## Work to complete
Transcribe the data as written, minus images.

══ Study material ══

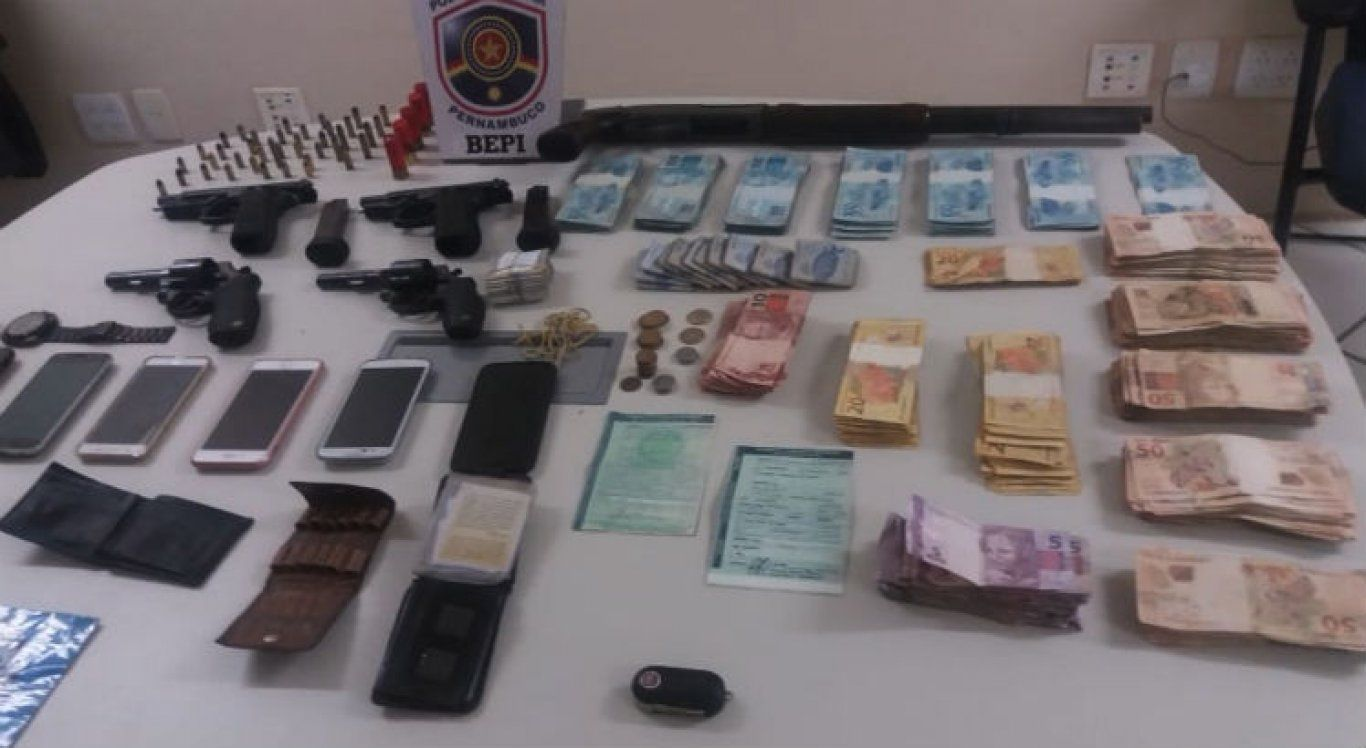 Suspeitos mortos na Paraíba são apontados pelo assalto a banco em Belo Jardim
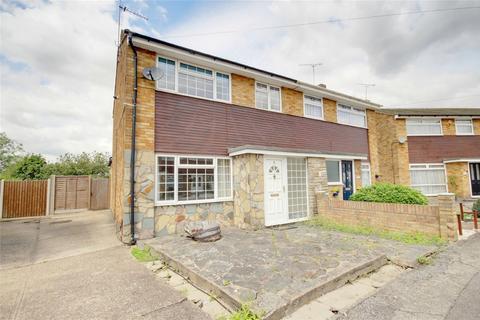 3 bedroom semi-detached house for sale - Surridge Close, RAINHAM, Essex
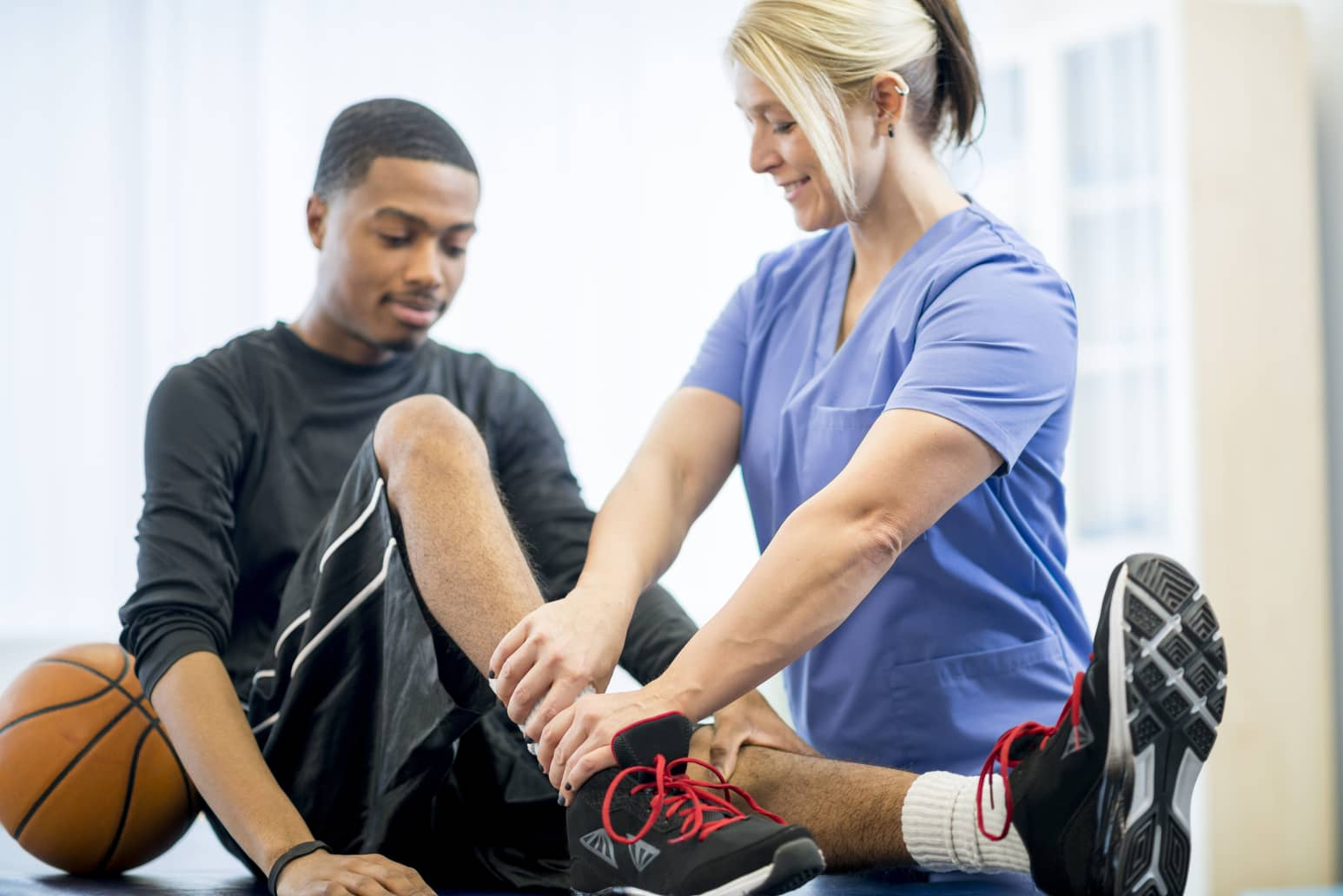 the benefits of being an athletic trainer But first, what exactly is an athletic trainer  the benefits of industrial athletic training 1 athletic trainers are trained specifically in injury prevention.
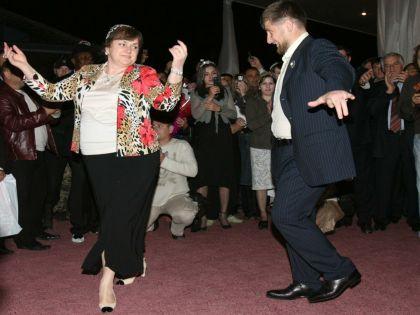 Рамзан Кадыров нередко танцует на публичных торжествах. Съемка 2006 года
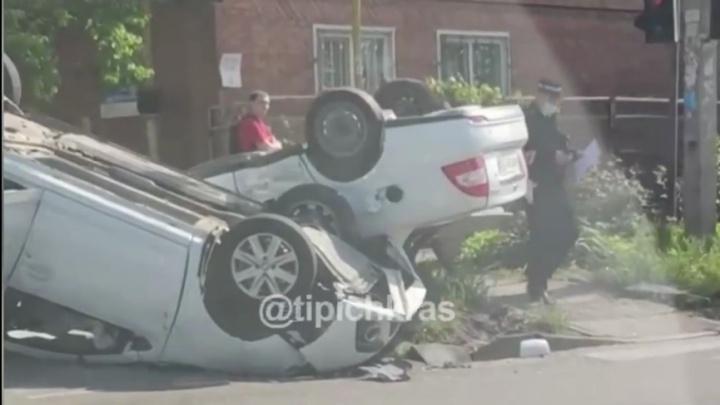 В центре Краснодара столкнулись и перевернулись два автомобиля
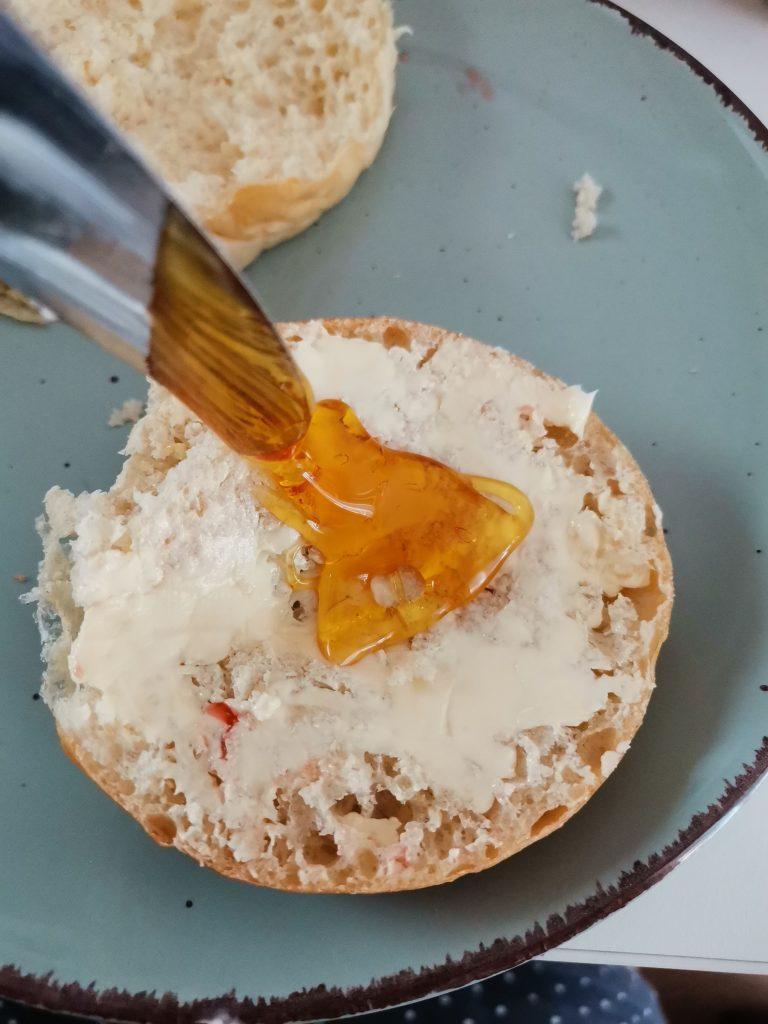 Vegablum Wonig mit Brennnessel aufs Brot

═══

## Result below
 Suspeitos mortos na Paraíba são apontados pelo assalto a banco em Belo Jardim
 3 bedroom semi-detached house for sale - Surridge Close, RAINHAM, Essex
 the benefits of being an athletic trainer But first, what exactly is an athletic trainer  the benefits of industrial athletic training 1 athletic trainers are trained specifically in injury prevention.
 Рамзан Кадыров нередко танцует на публичных торжествах. Съемка 2006 года
 В центре Краснодара столкнулись и перевернулись два автомобиля
 Vegablum Wonig mit Brennnessel aufs Brot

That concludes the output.